Segment Start: PROVIDED MATERIAL

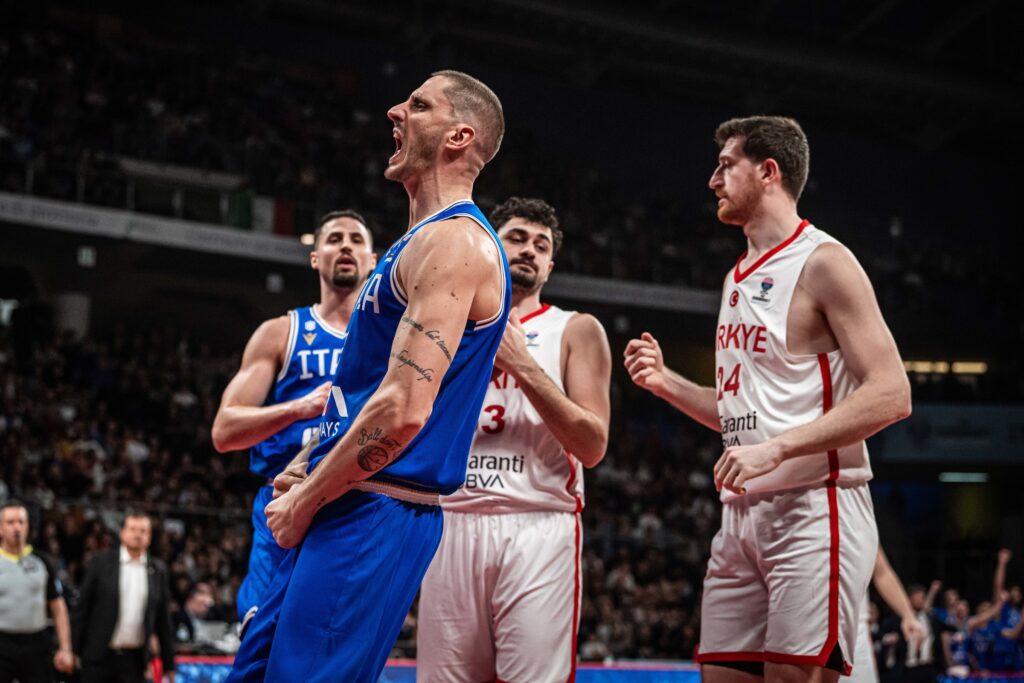 Achille Polonara (©Fiba)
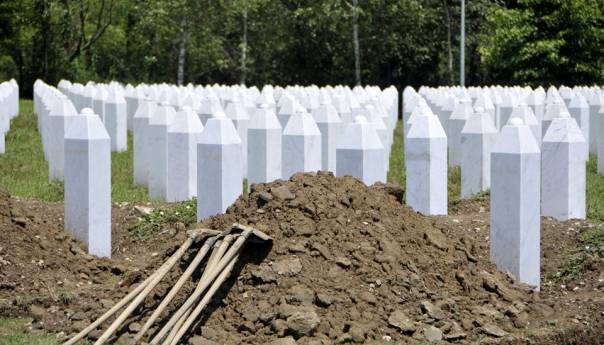 Do sada saglasnost za ukop 42 žrtve genocida u Srebrenici
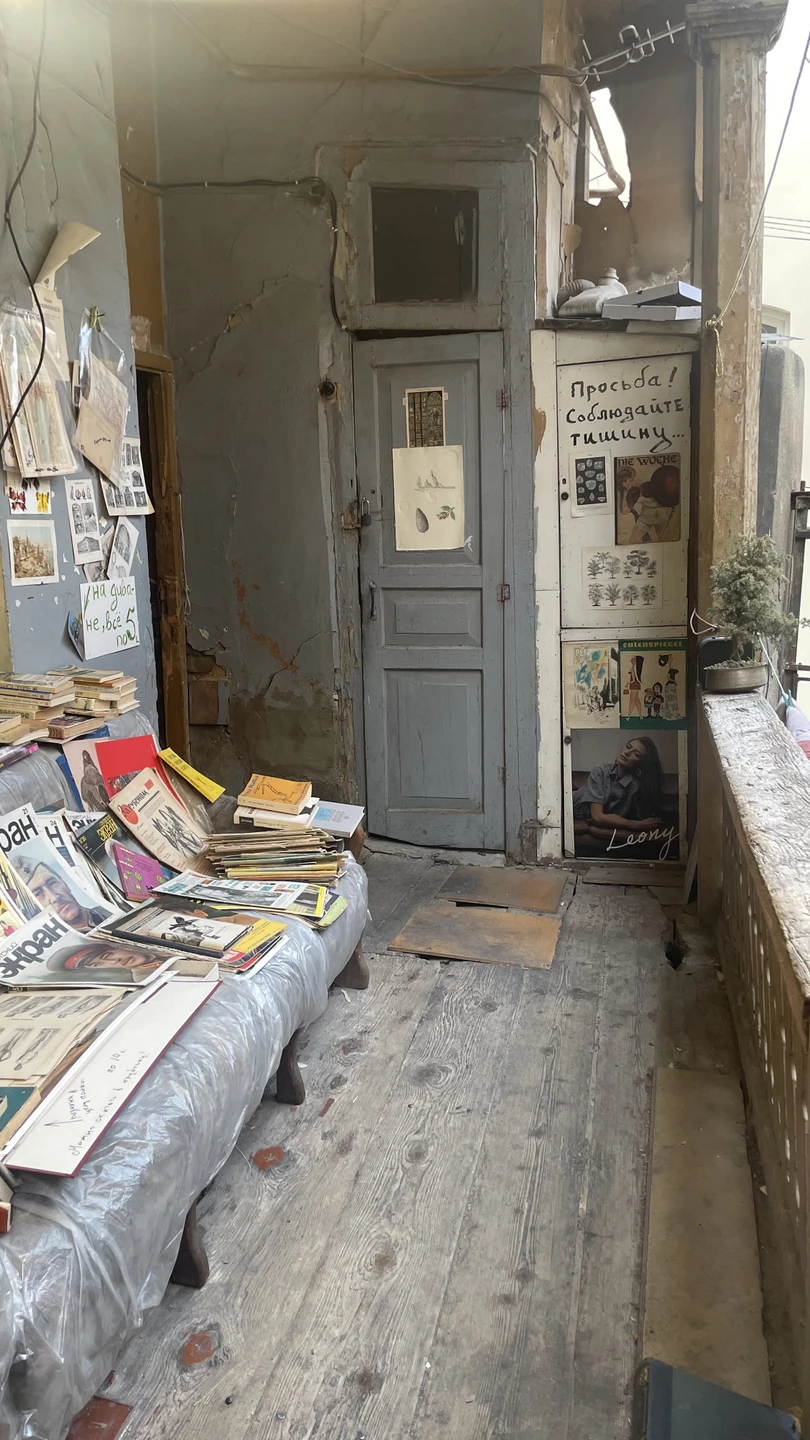 Очень здорово провели время. Квест действительно был увлекательный и помог увидеть разные уголки Тбилиси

Segment End: PROVIDED MATERIAL

YOUR TASK
Reproduce everything above exactly, images excluded.

ANSWER FOR THE TASK
 Achille Polonara (©Fiba)
 Do sada saglasnost za ukop 42 žrtve genocida u Srebrenici
 Очень здорово провели время. Квест действительно был увлекательный и помог увидеть разные уголки Тбилиси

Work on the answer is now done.